- Active: 1937–1945
- Country: Empire of Japan
- Branch: Japanese Imperial Army
- Type: Brigade
- Role: Garrisoning occupied territories
- Part of: IJA divisions
- Engagements: Second Sino-Japanese War World War II

= Mixed Brigades (Imperial Japanese Army) =

The Mixed Brigade was one of the military units of the Imperial Japanese Army. The IJA had two types of Mixed Brigades.

==Mixed Brigades==

The first type was known as Mixed Brigade. This was the detachment of an infantry brigade from an IJA Infantry Division with various Divisional support units or sometimes units attached from its Corps or Army. This provided a combined arms force of infantry, artillery, cavalry and other support units.

==Independent Mixed Brigades==

The second type was the Independent Mixed Brigade. These were detachments made of various units detached from other units or independent support units formed together in a brigade.

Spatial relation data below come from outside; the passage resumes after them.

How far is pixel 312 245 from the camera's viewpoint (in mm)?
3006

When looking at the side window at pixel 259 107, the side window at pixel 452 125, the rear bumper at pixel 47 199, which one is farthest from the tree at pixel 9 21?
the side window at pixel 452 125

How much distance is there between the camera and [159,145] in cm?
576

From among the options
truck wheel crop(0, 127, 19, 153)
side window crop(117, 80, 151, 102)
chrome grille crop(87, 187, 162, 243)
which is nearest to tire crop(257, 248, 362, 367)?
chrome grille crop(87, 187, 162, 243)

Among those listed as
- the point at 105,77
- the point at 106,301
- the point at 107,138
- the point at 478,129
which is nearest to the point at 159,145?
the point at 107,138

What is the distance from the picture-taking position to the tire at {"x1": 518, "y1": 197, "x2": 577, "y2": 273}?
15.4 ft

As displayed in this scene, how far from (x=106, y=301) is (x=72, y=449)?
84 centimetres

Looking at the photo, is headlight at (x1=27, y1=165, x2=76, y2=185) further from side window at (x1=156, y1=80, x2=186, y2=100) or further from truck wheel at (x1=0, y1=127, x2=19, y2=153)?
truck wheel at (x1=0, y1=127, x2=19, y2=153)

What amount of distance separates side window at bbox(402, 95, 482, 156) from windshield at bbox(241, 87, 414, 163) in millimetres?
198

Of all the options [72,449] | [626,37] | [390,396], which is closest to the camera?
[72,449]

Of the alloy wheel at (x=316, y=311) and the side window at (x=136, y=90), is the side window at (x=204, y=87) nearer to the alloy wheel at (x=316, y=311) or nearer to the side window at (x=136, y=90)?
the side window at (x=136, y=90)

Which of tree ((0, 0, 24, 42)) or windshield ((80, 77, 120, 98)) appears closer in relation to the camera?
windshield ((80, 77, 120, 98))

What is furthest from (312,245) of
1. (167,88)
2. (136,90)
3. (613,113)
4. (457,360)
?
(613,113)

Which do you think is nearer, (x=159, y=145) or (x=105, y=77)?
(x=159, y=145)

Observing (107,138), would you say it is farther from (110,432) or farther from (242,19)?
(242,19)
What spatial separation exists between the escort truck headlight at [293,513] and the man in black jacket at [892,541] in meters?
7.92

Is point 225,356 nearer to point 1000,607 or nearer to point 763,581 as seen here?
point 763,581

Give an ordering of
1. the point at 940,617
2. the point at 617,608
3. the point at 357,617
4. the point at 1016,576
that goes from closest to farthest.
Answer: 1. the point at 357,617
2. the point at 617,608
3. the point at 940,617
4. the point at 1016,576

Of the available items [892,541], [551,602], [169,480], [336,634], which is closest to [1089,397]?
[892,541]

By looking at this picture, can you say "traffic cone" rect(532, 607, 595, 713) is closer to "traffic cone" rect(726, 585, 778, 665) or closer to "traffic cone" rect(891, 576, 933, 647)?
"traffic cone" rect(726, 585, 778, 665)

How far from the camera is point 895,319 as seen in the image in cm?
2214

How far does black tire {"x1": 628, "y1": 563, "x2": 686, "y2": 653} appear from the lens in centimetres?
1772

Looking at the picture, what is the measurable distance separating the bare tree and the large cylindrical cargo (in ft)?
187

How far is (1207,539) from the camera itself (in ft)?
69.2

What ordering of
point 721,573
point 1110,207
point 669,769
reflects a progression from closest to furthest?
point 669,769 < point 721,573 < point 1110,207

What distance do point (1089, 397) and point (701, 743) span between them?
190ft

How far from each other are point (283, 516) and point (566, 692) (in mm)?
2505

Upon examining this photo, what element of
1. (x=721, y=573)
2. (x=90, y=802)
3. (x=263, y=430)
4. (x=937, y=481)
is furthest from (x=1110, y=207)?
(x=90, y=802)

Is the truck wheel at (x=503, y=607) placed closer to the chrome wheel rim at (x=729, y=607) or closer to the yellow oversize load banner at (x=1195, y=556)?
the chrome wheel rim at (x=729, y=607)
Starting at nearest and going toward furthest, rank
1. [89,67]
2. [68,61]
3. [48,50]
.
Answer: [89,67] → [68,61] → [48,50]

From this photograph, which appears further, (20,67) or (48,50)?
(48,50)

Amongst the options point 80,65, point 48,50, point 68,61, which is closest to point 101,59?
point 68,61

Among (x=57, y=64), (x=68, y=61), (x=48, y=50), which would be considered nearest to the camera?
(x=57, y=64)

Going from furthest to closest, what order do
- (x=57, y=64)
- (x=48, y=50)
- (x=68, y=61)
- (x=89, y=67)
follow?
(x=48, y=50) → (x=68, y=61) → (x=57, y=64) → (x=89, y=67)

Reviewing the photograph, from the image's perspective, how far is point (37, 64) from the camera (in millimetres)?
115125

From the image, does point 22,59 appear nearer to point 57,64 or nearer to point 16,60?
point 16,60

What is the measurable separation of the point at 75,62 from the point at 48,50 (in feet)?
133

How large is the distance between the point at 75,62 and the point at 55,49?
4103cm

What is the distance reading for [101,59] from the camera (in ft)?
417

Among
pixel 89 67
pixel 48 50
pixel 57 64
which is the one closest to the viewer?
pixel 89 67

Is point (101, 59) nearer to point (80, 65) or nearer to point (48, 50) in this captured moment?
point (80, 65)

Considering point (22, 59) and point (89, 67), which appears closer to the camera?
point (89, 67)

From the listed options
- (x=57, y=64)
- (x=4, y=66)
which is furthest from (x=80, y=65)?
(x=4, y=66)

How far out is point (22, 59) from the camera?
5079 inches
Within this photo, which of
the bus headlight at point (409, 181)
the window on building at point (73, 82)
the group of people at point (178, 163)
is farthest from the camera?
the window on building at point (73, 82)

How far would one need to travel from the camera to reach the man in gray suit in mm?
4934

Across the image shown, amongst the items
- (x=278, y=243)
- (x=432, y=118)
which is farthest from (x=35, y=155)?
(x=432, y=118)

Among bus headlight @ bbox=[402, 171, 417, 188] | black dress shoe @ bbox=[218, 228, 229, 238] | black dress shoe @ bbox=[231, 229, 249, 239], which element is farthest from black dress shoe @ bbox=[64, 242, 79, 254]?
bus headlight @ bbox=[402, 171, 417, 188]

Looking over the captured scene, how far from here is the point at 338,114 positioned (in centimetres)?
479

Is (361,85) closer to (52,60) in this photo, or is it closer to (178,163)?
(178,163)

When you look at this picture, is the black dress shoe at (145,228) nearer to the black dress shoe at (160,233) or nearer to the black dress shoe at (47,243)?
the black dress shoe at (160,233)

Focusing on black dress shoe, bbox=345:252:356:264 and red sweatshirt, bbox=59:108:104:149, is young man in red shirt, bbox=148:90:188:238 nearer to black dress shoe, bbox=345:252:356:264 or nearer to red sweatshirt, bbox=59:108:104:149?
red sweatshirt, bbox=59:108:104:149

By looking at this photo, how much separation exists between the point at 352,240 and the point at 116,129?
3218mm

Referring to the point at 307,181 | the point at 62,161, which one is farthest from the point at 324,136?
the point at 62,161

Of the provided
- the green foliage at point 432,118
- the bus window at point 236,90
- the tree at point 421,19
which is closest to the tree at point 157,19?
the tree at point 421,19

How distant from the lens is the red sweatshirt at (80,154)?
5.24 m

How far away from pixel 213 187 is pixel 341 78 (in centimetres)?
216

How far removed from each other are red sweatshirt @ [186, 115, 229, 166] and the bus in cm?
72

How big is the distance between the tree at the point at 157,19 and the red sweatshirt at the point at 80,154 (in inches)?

The first two of these Independent Mixed Brigades, formed by the Kwantung Army in the 1930s was the IJA 1st Independent Mixed Brigade and the IJA 11th Independent Mixed Brigade. These brigades were organized in unique manners and one of them, the 11th, was later formed into the IJA 26th Division.

Later a series of IJA Independent Mixed Brigades were formed for the purpose of garrisoning the large territories of China captured in the early phase of the Second Sino-Japanese War.